Document text ->
= = =
Batch uploading and attaching a document fails in a clustered configuration -- how can it be fixed?

Hello,

I have been following the “Blob Upload for Batch Processing” directions with some success in development, but I have run into a very severe problem when attempting to use it in a production configuration in a two-node cluster.

I believe the root of the problem is described in that documentation. “The files attached to the batch are stored on a temporary disk storage (inside java.io.tmp) until the batch is executed or dropped.” – this means that batch-uploaded files are only available on the original node. So given the following configuration:

  • nuxeo-lb.example.com load balancer
  • nuxeo-a.example.com node A
  • nuxeo-b.example.com node B

If one uses nuxeo-lb.example.com to access the batch processing and document modification API as documented, then one is quite likely to upload the file to node-a.example.com and attempt to use it from node-b.example.com, which results in an error because node-b.example.com does not have access to that file.
= = =
Records ->
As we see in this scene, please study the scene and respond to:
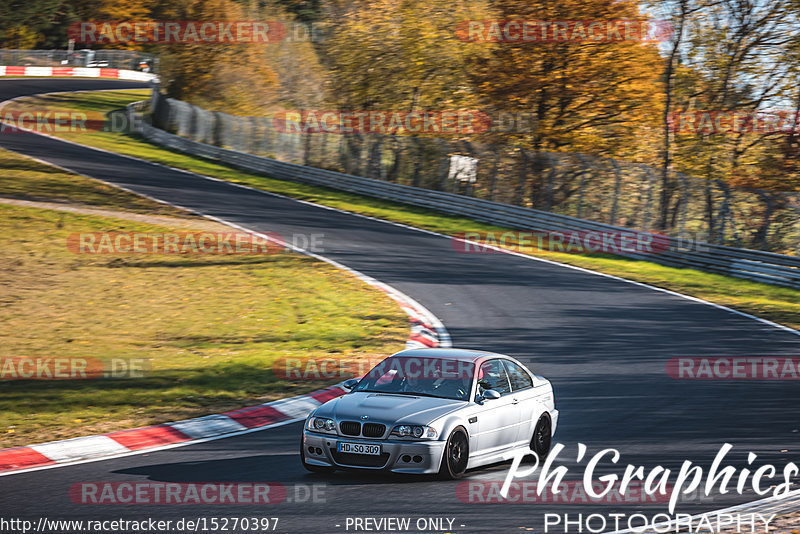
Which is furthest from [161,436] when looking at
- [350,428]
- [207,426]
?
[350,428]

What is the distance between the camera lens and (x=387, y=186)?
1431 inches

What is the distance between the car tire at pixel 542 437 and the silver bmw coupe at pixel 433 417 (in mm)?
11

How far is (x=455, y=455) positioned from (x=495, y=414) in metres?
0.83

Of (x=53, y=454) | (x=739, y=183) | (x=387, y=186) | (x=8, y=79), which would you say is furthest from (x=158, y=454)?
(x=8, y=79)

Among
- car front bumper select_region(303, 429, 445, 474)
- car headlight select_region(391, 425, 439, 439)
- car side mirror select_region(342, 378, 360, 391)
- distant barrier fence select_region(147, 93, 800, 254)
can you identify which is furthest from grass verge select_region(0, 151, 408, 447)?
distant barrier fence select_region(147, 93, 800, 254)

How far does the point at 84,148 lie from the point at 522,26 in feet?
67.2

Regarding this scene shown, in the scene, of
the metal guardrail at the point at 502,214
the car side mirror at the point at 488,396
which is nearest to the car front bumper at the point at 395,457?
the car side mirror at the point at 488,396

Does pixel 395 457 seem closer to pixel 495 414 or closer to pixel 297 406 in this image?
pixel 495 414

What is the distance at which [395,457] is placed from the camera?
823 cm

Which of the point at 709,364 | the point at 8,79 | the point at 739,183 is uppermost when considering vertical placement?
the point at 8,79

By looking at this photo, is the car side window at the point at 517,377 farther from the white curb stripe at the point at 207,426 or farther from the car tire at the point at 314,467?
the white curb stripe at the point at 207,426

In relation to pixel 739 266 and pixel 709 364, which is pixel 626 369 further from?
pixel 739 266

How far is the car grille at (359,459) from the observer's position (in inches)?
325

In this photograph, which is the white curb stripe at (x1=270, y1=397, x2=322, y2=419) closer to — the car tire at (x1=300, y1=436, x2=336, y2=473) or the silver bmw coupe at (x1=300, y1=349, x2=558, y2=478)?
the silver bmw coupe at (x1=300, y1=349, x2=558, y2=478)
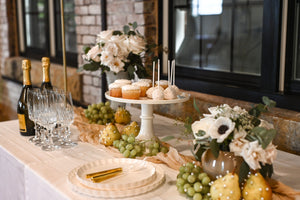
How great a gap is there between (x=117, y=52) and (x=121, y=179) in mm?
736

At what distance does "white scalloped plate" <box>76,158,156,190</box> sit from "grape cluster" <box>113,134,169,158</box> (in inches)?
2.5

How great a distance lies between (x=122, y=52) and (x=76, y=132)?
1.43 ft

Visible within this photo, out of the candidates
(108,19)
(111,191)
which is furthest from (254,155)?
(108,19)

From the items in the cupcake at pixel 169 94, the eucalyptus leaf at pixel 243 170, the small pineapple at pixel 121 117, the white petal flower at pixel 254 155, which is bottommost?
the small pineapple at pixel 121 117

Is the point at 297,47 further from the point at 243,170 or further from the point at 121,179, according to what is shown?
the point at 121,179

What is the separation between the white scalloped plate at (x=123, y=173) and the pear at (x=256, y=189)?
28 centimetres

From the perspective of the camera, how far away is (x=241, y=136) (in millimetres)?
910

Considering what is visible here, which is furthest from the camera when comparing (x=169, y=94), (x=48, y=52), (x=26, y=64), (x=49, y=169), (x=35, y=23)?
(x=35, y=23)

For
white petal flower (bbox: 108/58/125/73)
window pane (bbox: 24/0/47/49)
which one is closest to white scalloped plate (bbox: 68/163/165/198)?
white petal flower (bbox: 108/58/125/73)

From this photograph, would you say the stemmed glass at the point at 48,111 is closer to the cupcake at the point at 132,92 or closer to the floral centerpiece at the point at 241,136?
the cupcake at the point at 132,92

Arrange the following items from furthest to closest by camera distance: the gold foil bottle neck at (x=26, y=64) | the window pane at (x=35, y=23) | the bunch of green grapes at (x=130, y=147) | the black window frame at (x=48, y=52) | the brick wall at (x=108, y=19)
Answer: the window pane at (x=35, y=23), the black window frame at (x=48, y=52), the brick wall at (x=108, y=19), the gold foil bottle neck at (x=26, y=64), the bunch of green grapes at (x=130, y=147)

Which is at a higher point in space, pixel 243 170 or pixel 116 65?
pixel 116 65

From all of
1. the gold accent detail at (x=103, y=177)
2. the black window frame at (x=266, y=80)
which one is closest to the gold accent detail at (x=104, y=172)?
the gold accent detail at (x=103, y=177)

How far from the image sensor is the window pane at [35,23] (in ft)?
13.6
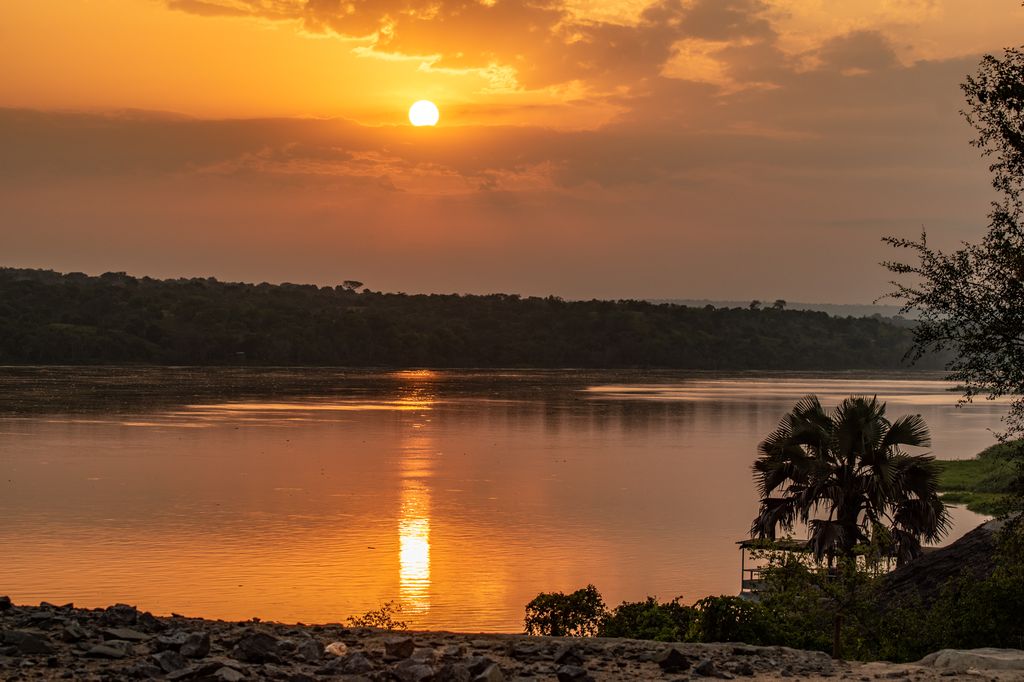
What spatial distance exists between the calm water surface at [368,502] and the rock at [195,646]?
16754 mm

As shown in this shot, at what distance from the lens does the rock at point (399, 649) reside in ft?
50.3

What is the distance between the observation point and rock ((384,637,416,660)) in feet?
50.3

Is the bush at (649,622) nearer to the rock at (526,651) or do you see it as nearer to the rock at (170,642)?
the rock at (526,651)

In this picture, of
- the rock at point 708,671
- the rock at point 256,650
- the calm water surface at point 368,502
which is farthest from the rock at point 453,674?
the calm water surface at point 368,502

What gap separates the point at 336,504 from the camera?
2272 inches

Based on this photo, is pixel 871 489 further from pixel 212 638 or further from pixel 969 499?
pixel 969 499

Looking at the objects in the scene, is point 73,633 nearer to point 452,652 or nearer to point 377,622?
= = =
Task list ->
**1)** List the three hostnames given in the configuration of the forum post about batch uploading in a cluster, each with the role it has there.
**2)** In the forum post about batch uploading in a cluster, where are files attached to a batch stored until the batch is executed or dropped?
**3)** Continue the forum post about batch uploading in a cluster from where it stops.

Answer list ->
**1)**
- nuxeo-lb.example.com: load balancer
- nuxeo-a.example.com: node A
- nuxeo-b.example.com: node B

**2)** On a temporary disk storage (inside java.io.tmp).

**3)**
As a temporary workaround we can directly use the nuxeo-a.example.com address for everything, but this is certainly not an ideal solution. What else can we do? We are using S3 binary storage on an EC2 instance, so sharing a directory isn't quite as straightforward as a shared NFS mount, and it's not even clear that java.io.tmp should be shared anyway.

3 votes

0 answers

2643 views

ANSWER

Have you set up session affinity at the load balancer level? If you're not using a session cookie for these uploads, maybe you can add a custom header and do affinity on that?
12/04/2014

We have the load balancer set up for user logins, but this is a sessionless direct call to the REST API. We are considering just using IP affinity for the time being unless there is a better way.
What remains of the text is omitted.